**Action item**
Every line below that holds the string "megalotis" should be copied out.

------------------------------------------------------------

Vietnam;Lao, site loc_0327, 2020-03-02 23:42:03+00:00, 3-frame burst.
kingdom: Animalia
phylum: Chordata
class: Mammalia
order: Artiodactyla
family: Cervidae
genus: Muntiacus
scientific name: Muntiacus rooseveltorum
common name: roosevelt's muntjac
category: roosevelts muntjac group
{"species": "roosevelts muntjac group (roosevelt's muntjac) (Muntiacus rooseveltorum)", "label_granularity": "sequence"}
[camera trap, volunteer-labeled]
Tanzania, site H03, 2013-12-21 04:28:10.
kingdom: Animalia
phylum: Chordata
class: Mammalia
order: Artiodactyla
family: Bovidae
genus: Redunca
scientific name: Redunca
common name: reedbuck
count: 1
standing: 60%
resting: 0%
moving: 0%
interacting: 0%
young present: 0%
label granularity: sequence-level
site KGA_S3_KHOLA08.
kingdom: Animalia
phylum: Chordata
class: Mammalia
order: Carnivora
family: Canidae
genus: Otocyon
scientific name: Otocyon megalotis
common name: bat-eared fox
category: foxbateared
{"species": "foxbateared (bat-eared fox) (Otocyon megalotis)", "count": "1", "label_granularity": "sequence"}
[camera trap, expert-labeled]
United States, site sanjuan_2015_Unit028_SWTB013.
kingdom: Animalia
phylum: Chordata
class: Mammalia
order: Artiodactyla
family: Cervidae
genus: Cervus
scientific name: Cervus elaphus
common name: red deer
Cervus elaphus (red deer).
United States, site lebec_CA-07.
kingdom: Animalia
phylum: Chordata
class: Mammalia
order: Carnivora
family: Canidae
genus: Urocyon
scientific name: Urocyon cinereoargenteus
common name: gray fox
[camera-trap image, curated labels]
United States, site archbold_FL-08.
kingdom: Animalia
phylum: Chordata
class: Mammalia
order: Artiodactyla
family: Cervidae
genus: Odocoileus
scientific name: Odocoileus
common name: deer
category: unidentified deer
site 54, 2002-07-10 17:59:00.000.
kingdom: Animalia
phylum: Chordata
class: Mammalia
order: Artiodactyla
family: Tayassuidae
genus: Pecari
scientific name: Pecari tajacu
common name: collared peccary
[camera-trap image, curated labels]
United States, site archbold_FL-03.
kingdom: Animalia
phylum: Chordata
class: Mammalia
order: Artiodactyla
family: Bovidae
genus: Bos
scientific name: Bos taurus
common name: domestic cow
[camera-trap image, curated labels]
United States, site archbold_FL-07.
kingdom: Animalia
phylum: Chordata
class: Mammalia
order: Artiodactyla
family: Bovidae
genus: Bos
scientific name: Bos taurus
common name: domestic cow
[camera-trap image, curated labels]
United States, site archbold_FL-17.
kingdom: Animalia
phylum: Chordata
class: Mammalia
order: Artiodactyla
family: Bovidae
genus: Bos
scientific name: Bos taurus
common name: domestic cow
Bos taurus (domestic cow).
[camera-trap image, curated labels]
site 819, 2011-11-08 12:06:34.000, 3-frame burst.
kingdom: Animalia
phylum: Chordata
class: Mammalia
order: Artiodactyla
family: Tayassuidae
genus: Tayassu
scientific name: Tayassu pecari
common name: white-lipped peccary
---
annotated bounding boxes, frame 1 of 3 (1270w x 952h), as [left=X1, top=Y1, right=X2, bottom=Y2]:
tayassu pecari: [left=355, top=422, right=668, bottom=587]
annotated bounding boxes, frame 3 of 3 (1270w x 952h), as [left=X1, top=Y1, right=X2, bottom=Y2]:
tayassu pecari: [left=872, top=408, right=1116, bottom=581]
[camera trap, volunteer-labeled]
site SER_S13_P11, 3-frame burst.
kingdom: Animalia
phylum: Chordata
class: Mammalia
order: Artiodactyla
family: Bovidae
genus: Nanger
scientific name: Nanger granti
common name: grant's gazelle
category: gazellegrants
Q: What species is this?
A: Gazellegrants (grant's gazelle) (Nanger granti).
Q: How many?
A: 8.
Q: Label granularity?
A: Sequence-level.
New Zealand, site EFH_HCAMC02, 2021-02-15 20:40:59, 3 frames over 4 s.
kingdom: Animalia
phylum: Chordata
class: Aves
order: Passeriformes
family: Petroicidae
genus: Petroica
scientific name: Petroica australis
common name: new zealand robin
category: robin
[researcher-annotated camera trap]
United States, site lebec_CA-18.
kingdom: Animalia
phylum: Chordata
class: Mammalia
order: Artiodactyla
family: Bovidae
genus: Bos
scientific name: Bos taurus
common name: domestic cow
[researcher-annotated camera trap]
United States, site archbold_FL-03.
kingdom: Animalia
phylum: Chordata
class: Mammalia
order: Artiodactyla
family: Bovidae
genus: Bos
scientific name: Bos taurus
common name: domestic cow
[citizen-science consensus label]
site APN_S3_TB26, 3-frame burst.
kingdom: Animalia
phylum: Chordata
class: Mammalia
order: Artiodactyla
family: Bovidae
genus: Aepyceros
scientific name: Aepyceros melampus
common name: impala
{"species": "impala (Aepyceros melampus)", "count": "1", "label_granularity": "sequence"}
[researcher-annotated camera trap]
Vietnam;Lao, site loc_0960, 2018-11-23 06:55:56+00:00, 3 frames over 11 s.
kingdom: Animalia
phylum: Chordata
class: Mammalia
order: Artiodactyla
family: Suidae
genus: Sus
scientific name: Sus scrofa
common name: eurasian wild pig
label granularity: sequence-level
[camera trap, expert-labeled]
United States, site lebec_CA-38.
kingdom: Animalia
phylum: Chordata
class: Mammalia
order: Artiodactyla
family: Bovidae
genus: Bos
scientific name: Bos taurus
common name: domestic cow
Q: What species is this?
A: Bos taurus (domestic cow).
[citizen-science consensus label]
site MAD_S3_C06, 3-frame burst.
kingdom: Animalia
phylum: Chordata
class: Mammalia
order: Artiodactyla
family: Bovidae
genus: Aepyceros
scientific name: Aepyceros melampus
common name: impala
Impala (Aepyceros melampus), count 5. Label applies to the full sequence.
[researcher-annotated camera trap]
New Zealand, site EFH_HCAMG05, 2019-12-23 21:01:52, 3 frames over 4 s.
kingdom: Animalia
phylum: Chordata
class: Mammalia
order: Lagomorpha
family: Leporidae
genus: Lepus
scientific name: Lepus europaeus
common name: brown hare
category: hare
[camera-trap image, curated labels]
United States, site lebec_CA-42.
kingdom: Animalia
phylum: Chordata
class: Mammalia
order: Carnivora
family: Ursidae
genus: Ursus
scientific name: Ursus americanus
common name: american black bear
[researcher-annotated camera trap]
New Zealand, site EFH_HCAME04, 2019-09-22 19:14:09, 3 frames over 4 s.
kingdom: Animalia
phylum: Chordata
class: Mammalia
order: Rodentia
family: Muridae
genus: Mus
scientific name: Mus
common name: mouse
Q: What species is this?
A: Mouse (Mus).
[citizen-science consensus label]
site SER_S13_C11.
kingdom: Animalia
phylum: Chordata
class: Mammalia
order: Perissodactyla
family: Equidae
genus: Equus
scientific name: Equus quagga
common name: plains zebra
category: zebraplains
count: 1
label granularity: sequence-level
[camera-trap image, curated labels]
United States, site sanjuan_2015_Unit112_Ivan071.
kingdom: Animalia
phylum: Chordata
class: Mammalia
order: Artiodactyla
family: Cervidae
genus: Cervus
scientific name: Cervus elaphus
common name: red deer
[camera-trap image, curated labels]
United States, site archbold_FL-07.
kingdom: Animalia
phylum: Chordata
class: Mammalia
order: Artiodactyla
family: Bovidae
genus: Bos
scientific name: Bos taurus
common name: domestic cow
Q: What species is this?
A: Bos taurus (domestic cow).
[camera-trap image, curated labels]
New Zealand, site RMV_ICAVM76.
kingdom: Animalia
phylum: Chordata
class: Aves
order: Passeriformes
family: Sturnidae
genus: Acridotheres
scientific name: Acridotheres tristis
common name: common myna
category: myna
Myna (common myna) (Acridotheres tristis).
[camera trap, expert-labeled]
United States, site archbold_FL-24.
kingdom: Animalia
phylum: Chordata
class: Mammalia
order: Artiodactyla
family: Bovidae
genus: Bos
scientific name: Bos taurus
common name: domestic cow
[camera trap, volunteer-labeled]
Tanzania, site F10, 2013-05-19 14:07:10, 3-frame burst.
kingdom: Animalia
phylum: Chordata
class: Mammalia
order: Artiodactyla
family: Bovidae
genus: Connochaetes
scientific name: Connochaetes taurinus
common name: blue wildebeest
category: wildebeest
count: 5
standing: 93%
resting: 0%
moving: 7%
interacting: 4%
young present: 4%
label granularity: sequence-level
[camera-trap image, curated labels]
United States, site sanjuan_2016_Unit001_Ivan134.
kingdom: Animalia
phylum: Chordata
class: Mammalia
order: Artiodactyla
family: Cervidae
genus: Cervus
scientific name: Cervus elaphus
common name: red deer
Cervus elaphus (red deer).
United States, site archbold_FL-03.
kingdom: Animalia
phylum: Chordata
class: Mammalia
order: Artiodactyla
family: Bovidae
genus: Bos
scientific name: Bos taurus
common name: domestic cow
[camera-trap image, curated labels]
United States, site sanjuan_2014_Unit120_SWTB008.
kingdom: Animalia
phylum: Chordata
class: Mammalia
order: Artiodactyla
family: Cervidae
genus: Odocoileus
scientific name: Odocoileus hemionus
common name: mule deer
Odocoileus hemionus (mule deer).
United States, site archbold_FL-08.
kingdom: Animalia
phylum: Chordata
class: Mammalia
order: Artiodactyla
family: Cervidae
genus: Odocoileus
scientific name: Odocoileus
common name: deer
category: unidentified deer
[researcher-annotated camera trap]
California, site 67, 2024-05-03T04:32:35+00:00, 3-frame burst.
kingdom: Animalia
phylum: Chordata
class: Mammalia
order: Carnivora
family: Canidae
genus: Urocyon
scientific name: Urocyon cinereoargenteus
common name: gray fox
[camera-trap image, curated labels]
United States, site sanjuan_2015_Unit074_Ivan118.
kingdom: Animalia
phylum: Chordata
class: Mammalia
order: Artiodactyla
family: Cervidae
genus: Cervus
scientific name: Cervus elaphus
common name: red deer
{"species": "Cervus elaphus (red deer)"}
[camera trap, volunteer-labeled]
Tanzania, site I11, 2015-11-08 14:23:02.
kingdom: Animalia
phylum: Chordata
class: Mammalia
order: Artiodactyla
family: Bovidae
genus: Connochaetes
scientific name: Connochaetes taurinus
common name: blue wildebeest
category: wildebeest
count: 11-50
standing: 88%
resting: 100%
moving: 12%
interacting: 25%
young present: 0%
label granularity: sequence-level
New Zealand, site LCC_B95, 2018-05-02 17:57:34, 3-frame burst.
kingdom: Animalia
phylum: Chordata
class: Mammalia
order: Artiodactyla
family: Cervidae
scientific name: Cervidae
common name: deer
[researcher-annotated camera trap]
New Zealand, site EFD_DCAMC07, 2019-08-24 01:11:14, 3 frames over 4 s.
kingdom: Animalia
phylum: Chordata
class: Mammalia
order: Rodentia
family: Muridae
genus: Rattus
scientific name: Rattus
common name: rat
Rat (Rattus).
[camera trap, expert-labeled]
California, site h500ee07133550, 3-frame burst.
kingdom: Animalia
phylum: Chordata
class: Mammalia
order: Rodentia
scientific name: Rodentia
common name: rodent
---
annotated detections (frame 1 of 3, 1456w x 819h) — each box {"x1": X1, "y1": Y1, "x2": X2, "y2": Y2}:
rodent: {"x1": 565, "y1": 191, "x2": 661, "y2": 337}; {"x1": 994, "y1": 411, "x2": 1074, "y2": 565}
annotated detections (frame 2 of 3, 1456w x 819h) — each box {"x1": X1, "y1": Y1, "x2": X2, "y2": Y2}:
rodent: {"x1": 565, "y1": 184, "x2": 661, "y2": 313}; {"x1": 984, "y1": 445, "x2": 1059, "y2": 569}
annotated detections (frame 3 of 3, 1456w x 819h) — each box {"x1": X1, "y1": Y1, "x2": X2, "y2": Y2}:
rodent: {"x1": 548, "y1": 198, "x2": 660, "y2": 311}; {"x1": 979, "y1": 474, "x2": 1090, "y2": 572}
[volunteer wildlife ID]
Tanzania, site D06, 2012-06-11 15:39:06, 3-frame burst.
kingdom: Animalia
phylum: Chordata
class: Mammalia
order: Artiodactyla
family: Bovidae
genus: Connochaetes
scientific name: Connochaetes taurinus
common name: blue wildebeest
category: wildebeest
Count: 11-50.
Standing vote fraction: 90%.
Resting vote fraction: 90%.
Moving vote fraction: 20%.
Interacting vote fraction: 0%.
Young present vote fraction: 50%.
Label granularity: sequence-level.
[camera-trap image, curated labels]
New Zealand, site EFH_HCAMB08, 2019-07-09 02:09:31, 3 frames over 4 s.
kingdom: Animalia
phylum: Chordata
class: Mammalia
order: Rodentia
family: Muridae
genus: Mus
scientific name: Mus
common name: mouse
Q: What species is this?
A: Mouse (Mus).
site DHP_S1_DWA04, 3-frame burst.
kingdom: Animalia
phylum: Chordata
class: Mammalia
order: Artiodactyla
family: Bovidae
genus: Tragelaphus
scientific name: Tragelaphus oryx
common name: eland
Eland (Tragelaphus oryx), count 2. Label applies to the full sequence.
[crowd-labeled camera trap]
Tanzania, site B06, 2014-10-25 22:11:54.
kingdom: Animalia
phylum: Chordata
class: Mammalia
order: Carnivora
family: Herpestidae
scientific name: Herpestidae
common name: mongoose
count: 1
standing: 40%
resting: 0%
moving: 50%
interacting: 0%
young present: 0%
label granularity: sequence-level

------------------------------------------------------------

**Solution to the exercise**
scientific name: Otocyon megalotis
{"species": "foxbateared (bat-eared fox) (Otocyon megalotis)", "count": "1", "label_granularity": "sequence"}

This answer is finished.